Given the increasing population, the question of whether there is enough open or green space is big, Zimmer-Meyer says.

“I will tell you this about green space: We don’t have enough of it,” she says. “This is a comment made every time we have experts visit Rochester. We also have hardscape spaces, such as what we find on the midtown block. They are mostly concrete, stone and asphalt. What are we doing with those areas? We really need to think through what we have and ask, ‘How can we do better?’”

For many people, the programming associated with open spaces is as important as space itself. A concert headlined by Trombone Shorty during the Rochester International Jazz Festival last summer provided a perfect example of the kind of energy and enthusiasm that open space downtown can foster.

“During this concert, 5,000 people showed up on the midtown block,” Zimmer-Meyer says. “Photographs from above showed a tremendous scene. It really blew up on social media. People could not believe what they were seeing, and they said it was incredibly exciting.

“Now, many more people are recognizing that we really need to focus on this,” she adds. “They know this will really make a big difference in the quality of life down here.”

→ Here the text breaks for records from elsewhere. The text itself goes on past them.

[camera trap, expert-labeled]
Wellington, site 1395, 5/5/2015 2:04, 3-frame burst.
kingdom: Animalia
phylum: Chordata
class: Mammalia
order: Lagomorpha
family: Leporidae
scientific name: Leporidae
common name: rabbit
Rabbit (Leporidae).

Sato and Zimmer-Meyer both refer to open space in Boston as an inspiration for what they would like to see here. Zimmer-Meyer cites Boston’s Emerald Necklace Conservancy, which consists of more than 1,000 acres of parks linked by parkways and waterways.

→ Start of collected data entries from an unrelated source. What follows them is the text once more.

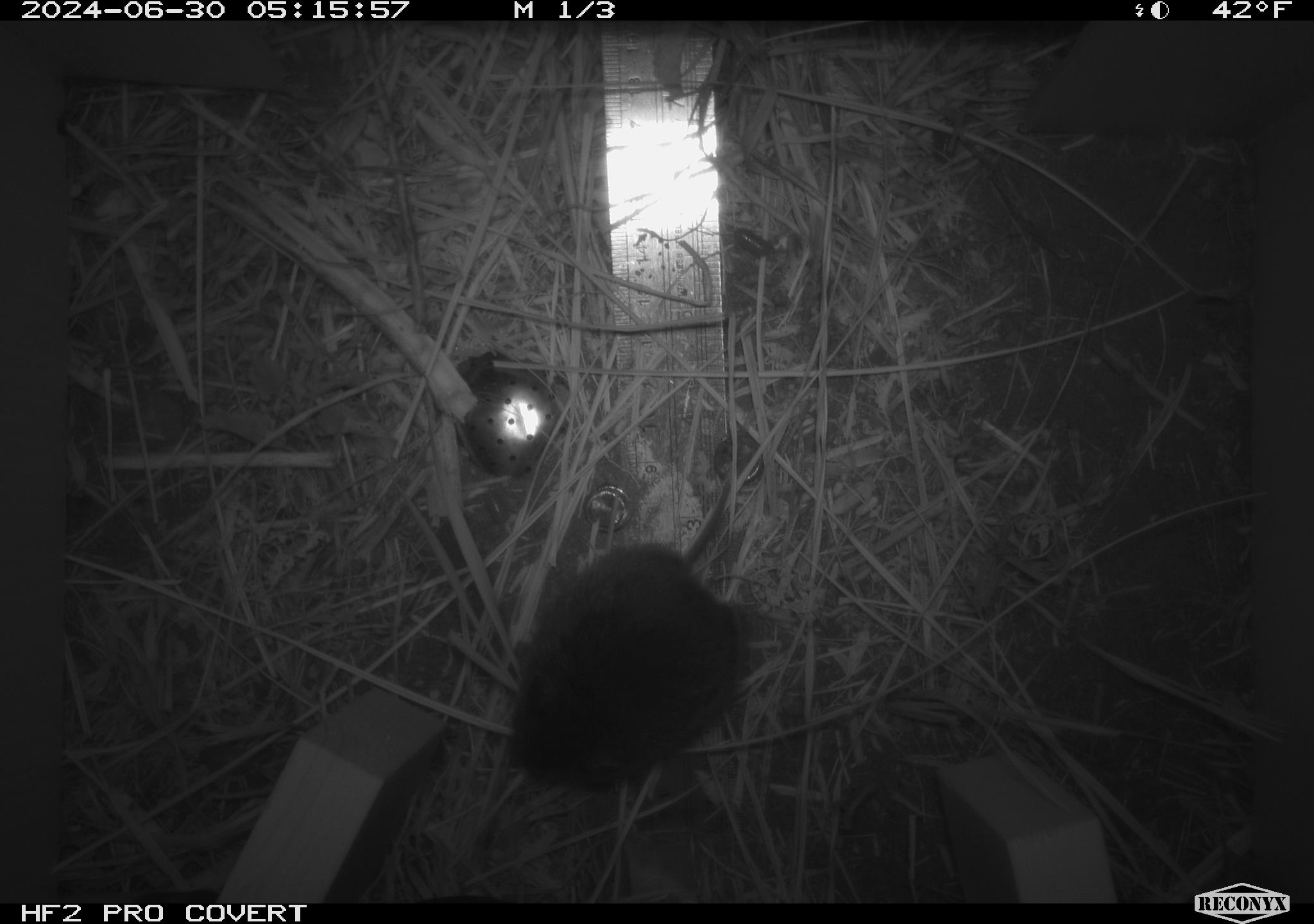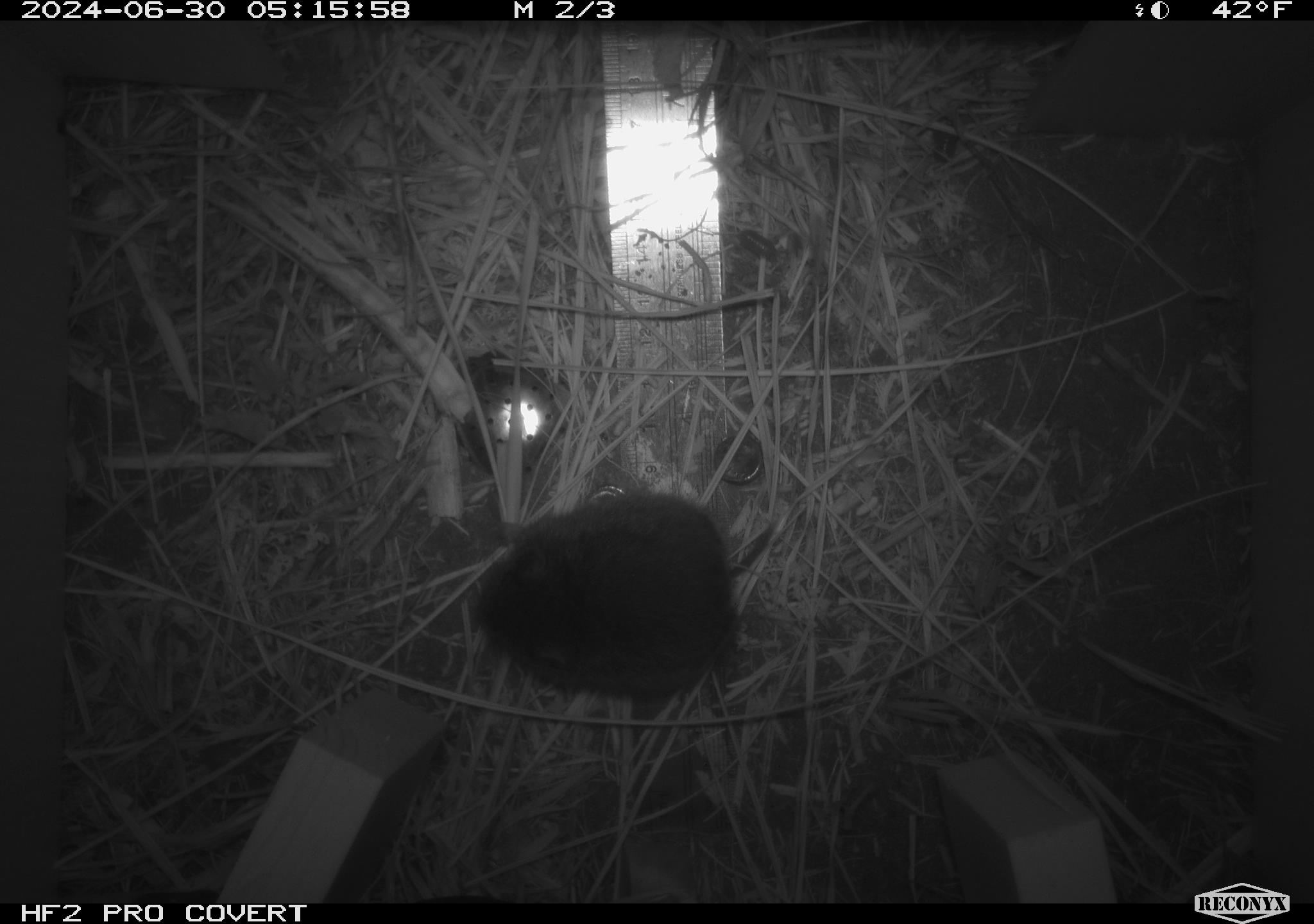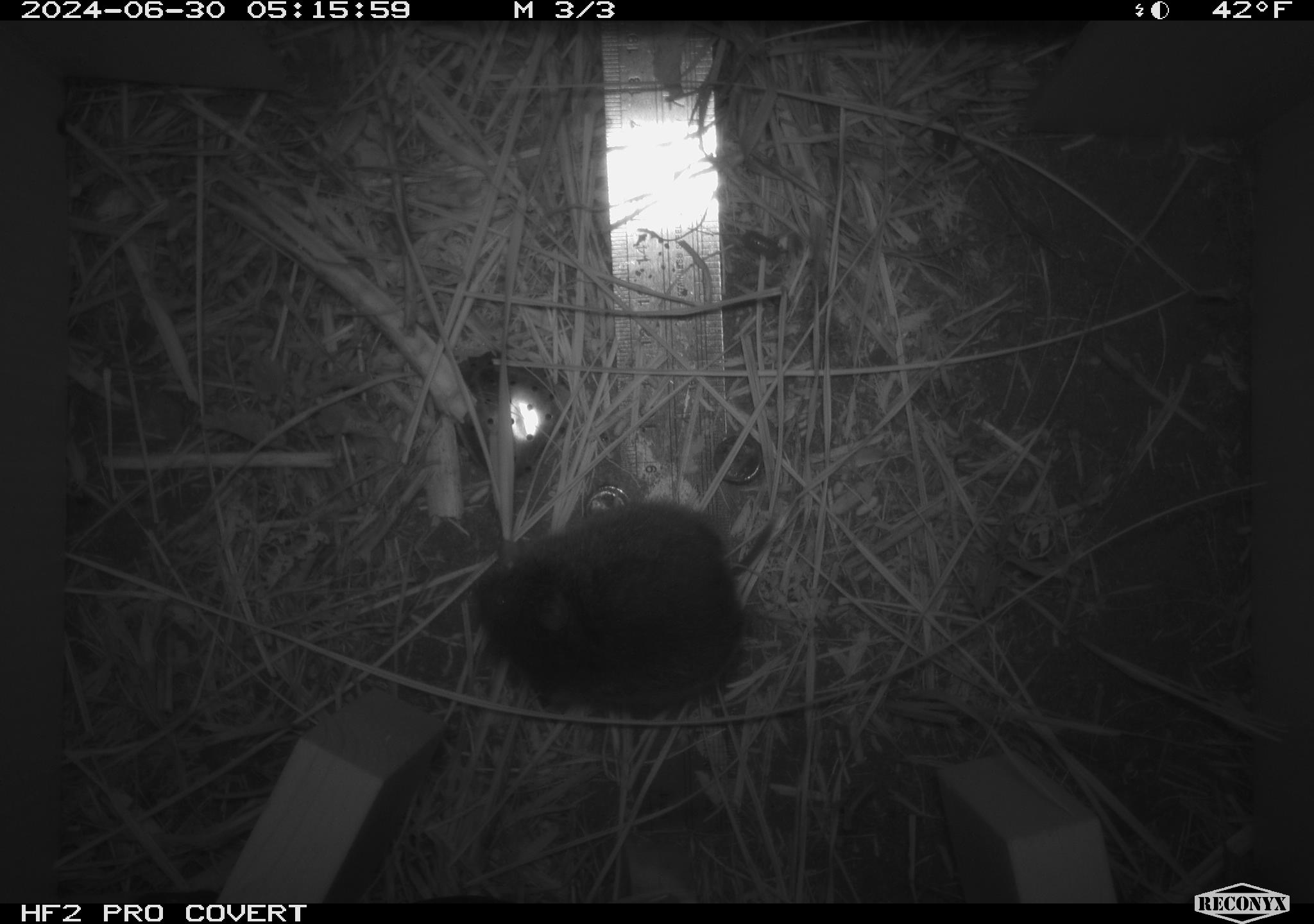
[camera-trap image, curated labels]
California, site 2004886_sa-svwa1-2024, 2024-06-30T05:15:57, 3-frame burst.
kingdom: Animalia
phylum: Chordata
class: Mammalia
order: Rodentia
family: Cricetidae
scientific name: Arvicolinae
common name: voles, lemmings, and muskrats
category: arvicolinae subfamily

“It’s a string of little parks that you can jog between,” she says. “It’s a very conscious way of thinking about ways people can use public space.”

According to city documents, downtown Rochester is composed of 722 acres, 231 of which are labeled as public streets. Twenty acres are designated as public green space, while two additional acres are privately owned green space available to the public.

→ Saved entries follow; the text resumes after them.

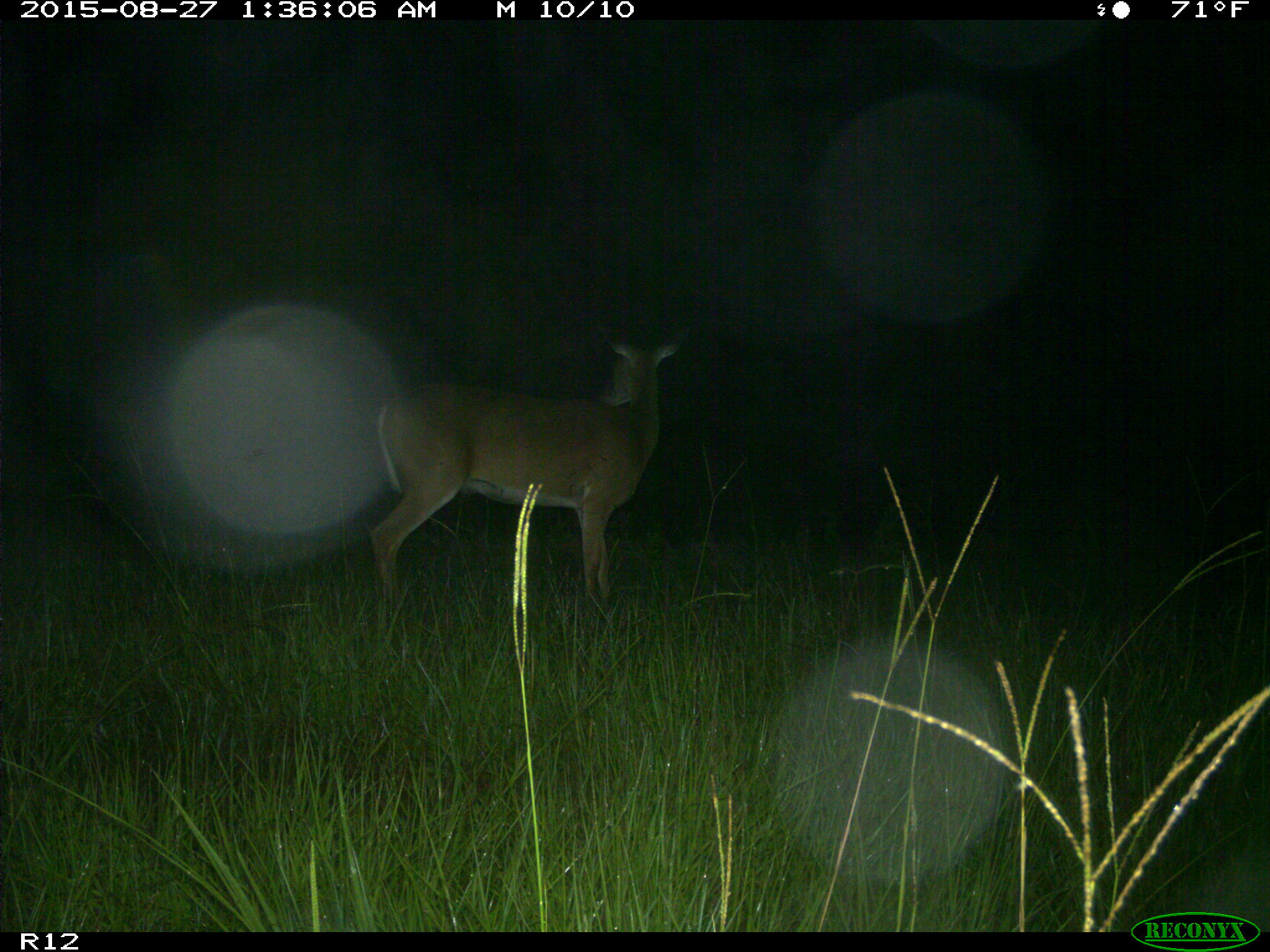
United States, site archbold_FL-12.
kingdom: Animalia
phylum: Chordata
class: Mammalia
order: Artiodactyla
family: Cervidae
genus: Odocoileus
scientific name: Odocoileus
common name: deer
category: unidentified deer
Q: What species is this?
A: Unidentified deer (deer) (Odocoileus).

Rochester officials are aware of the open-space discussion that is taking place.

“The Center City Master Plan recognizes the importance of green space in downtown and calls for enhancing existing parks and trails and looking for opportunities to add green elements to our public streets and sidewalks,” says Patrick Flanigan, city spokesperson. “We also recognize that we might need to create more downtown green space as residents move into condominiums and apartments, which often don’t have traditional yards.”

It is unclear when a decision will be made regarding Parcel 5, but those with ideas for downtown will have other opportunities to promote their plans.

 “Parcel 5 isn’t the be-all and end-all of downtown development,” Flanigan says. “We have several examples of parcels that still may be developed.”

Parcel 10, located next to the Douglass-Anthony Bridge near the city’s Public Safety Building, is also open for potential development or use as open space. It currently serves as a parking lot.

“We can only put one of the proposed projects on Parcel 5, but we want all three uses in downtown Rochester,” Flanigan says. “We are looking for the best uses for all available property.”

No matter what decision is made regarding Parcel 5, Zimmer-Meyer is enthusiastic about the future of downtown.

“If you walk down to Main and Clinton right now, you’ll say, ‘What is she talking about?’ But three of those four corners are in high redevelopment gear, and the fourth one is, too. It just hasn’t been made public yet. We’ve been very lucky. A lot of people have worked very hard for a long time, and their incredible vision has turned out to be true.”